Gli studenti colpiti dal ciclone Harry chiedono l’esenzione da tasse e contributi universitari. La richiesta è stata ufficialmente presentata ieri all’ateneo di Catania dalle associazioni studentesche La Finestra, Nike, Oltre e Semu, che aderiscono a Primavera degli Studenti.
In 200 hanno firmato la proposta
Circa 200 rappresentanti universitari hanno firmato la proposta che nasce per offrire un sostegno concreto agli studenti e alle famiglie che stanno affrontando gravi difficoltà economiche e logistiche dopo la calamità che ha colpito la Sicilia orientale e che ha fermato (anche a Palermo) le lezioni.
Tra i firmatari figurano Luigi Tilaro, presidente di Nike, la senatrice accademica Gaia Castro e la consigliera di amministrazione Chiara Caruso per l’associazione La Finestra, Lorenzo Costanzo per Oltre e Mattia Valenti per Semu, con il supporto dei riferimenti nazionali di Primavera degli Studenti, Giorgio Musumeci, e di Federica Cosentino, candidata più votata al Consiglio nazionale degli studenti universitari.
“Riteniamo doveroso che l’Università di Catania si assuma la responsabilità di intervenire con misure straordinarie a tutela del diritto allo studio – dichiarano i promotori – l’esonero da tasse e contributi rappresenterebbe un atto concreto di vicinanza verso chi rischia di vedere compromesso il proprio percorso universitario a causa di eventi indipendenti dalla propria volontà”.
La richiesta delle associazioni
Le associazioni chiedono quindi che il rettore, il direttore generale, il Consiglio di amministrazione e il Senato accademico valutino con urgenza la proposta, così da fornire una risposta rapida agli studenti colpiti dal maltempo.

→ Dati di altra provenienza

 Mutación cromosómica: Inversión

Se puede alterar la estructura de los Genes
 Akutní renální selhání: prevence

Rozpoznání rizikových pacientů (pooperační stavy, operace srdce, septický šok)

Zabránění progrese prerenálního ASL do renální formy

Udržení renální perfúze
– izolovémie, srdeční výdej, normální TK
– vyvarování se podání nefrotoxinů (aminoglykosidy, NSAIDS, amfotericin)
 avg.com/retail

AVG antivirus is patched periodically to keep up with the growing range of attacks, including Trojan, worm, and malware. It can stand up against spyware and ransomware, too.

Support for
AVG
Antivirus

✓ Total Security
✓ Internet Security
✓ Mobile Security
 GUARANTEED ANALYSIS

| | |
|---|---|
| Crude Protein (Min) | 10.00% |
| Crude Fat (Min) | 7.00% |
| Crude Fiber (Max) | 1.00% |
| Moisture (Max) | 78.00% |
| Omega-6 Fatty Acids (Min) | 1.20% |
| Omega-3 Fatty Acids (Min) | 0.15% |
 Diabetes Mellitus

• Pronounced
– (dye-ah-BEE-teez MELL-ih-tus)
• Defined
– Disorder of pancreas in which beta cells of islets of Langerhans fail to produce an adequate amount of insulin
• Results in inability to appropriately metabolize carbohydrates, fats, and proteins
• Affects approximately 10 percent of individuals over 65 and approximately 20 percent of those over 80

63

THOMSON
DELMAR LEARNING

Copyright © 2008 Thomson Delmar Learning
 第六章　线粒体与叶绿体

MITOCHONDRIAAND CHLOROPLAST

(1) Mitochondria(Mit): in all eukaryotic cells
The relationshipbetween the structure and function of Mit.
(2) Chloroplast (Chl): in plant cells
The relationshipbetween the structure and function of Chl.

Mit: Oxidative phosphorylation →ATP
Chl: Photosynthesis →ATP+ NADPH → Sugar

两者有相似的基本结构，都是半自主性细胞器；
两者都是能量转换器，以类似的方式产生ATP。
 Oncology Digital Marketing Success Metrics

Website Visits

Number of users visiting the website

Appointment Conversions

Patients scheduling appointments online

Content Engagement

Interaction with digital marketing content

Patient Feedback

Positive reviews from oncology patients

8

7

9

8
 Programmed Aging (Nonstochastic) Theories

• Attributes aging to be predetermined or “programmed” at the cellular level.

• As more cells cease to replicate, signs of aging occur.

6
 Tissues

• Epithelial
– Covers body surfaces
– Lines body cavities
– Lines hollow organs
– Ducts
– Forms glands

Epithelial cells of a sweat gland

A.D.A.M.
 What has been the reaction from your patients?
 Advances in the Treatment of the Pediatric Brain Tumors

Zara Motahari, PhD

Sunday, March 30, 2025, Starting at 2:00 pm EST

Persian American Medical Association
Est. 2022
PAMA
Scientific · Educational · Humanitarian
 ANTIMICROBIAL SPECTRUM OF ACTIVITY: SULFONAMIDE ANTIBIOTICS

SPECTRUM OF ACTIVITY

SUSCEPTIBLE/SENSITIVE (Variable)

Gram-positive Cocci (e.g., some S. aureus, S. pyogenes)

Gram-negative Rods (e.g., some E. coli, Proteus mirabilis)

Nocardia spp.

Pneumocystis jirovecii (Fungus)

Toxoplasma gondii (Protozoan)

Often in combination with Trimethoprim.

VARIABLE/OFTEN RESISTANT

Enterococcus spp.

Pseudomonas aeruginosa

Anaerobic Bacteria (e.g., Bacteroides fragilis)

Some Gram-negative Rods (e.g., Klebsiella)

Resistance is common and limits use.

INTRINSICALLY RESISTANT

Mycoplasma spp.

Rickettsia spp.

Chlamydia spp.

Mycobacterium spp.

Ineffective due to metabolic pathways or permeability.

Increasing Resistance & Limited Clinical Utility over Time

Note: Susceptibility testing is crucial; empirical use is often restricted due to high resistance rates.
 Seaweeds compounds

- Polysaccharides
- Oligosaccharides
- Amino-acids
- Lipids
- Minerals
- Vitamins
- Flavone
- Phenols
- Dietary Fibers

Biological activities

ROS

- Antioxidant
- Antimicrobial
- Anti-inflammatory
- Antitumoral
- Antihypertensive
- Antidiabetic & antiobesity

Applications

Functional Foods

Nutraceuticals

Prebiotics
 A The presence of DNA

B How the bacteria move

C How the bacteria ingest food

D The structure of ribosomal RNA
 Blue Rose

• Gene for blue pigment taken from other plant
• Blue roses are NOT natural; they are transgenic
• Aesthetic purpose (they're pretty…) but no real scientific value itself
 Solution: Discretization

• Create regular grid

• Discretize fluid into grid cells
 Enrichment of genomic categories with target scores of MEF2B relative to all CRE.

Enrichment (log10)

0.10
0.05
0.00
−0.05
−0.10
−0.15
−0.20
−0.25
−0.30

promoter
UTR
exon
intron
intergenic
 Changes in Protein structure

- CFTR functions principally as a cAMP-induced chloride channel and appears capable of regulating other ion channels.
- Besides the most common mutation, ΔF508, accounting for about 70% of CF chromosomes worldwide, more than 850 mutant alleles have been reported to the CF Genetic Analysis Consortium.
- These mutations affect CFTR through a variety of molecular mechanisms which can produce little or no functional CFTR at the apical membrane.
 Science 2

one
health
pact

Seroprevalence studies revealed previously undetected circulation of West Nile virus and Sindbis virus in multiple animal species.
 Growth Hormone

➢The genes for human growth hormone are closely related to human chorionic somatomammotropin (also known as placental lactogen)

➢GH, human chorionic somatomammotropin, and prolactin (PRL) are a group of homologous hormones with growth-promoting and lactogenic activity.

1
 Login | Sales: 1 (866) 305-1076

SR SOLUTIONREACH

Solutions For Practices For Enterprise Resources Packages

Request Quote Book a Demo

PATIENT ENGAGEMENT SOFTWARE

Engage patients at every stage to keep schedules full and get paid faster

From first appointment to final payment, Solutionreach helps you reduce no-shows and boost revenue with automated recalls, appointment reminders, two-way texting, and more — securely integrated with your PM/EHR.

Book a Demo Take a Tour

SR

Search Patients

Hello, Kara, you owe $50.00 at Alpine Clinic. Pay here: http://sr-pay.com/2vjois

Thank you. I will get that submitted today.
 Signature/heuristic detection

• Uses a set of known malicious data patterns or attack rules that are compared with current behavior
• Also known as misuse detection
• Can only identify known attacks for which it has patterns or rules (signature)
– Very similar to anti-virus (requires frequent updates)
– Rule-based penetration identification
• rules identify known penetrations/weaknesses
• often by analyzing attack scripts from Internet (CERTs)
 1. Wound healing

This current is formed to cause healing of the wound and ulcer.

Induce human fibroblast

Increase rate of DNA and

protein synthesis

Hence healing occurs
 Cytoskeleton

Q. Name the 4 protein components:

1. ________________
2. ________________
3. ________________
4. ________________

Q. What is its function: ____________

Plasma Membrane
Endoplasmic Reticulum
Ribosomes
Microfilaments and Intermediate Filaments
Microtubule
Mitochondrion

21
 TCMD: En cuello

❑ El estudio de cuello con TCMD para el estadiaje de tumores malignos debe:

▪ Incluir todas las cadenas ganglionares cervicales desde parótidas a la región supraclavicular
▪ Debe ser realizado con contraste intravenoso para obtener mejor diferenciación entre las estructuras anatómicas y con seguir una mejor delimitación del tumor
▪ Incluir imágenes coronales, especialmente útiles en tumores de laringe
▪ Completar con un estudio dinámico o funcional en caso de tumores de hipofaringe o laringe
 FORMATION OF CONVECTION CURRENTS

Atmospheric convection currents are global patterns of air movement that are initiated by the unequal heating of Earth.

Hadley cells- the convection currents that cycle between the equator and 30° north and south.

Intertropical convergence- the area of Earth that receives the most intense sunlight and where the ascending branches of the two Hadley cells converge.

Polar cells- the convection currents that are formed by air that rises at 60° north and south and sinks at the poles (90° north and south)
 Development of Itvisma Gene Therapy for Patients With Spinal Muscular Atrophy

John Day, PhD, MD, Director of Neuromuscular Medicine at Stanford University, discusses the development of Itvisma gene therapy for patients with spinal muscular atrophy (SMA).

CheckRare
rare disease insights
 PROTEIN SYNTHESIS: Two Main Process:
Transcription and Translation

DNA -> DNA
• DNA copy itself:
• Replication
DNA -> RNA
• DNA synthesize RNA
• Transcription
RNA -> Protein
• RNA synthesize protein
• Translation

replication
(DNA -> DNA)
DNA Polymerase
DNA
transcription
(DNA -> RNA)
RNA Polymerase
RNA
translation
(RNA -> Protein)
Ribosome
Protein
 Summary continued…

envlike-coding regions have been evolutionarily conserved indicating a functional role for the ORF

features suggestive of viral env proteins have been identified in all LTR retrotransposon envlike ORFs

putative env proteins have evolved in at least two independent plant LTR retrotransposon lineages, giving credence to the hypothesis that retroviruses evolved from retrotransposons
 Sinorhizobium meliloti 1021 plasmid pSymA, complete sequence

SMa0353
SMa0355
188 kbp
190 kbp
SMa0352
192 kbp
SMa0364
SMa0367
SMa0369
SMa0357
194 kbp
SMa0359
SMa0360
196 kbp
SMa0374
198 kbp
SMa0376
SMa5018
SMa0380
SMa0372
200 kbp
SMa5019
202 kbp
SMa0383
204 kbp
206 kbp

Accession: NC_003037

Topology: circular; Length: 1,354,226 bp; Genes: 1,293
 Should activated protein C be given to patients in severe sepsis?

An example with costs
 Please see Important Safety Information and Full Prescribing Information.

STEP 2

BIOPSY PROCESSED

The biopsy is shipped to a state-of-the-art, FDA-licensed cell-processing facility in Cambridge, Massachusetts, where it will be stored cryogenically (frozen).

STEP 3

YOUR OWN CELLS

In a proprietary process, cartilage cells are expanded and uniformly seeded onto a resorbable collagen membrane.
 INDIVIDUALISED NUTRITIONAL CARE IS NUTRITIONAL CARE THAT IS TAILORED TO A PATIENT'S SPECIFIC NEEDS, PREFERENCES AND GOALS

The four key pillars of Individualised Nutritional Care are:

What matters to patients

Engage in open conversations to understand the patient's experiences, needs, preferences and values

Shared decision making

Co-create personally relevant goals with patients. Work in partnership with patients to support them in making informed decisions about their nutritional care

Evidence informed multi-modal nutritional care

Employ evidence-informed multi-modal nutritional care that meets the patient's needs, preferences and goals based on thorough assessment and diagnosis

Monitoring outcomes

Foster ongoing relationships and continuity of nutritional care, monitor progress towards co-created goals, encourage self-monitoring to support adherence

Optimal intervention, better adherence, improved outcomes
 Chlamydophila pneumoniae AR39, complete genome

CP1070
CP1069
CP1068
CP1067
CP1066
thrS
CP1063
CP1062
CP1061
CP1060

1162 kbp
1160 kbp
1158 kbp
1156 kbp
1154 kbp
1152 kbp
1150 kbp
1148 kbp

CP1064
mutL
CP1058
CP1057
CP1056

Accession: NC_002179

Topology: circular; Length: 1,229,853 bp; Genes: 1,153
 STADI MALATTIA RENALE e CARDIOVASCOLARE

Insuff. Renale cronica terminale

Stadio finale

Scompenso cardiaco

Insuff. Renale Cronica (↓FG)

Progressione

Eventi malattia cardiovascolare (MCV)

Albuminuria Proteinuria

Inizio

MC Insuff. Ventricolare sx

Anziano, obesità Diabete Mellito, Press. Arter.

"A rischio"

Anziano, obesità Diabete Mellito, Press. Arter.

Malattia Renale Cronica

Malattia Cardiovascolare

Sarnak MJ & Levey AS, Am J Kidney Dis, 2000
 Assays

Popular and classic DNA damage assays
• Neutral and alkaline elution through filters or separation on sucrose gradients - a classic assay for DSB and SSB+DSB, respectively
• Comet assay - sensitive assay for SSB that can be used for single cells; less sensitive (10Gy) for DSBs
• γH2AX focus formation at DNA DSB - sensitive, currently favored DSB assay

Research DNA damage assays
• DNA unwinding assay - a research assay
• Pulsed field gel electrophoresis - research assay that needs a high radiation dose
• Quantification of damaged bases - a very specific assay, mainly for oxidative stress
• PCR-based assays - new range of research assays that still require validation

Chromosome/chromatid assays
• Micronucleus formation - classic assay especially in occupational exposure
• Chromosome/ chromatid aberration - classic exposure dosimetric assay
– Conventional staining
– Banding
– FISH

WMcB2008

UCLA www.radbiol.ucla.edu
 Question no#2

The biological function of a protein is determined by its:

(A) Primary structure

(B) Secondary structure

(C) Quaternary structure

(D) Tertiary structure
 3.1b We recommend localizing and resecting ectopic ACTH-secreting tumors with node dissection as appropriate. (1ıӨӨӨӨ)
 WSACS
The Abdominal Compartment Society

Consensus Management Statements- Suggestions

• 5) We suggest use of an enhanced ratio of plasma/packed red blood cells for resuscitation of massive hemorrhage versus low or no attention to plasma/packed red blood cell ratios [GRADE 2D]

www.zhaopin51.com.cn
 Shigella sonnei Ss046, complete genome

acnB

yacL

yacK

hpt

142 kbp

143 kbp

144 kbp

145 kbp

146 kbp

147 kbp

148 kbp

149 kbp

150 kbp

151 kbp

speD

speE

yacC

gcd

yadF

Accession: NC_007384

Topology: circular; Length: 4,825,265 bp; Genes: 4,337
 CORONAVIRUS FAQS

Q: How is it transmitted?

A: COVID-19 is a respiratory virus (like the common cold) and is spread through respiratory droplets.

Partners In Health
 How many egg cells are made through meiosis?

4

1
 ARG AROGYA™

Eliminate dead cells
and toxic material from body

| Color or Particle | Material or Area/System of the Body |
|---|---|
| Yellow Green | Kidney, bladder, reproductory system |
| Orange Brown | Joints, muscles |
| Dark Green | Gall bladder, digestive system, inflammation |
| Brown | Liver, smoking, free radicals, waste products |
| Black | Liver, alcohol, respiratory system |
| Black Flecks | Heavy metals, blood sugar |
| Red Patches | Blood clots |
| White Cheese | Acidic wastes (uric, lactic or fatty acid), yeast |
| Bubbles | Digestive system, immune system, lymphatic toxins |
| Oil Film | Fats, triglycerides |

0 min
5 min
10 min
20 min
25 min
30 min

“Richiesta meritevole di attenta considerazione”
Un primo segnale è arrivato dall’avvocato Angelo Crimi, componente esterno del Consiglio di amministrazione dell’Ateneo, che ha definito la richiesta “meritevole di attenta considerazione”. Crimi ha ricordato come “l’Università di Catania abbia già dimostrato in passato sensibilità verso gli studenti colpiti da calamità naturali”, riferendosi ai provvedimenti di esenzione adottati nel 2019 a favore degli studenti di Fleri dopo gli eventi sismici.
E ha concluso: “Auspico che anche in questa occasione l’Ateneo possa dare un importante segnale di vicinanza e sostegno agli studenti coinvolti e alle loro famiglie”.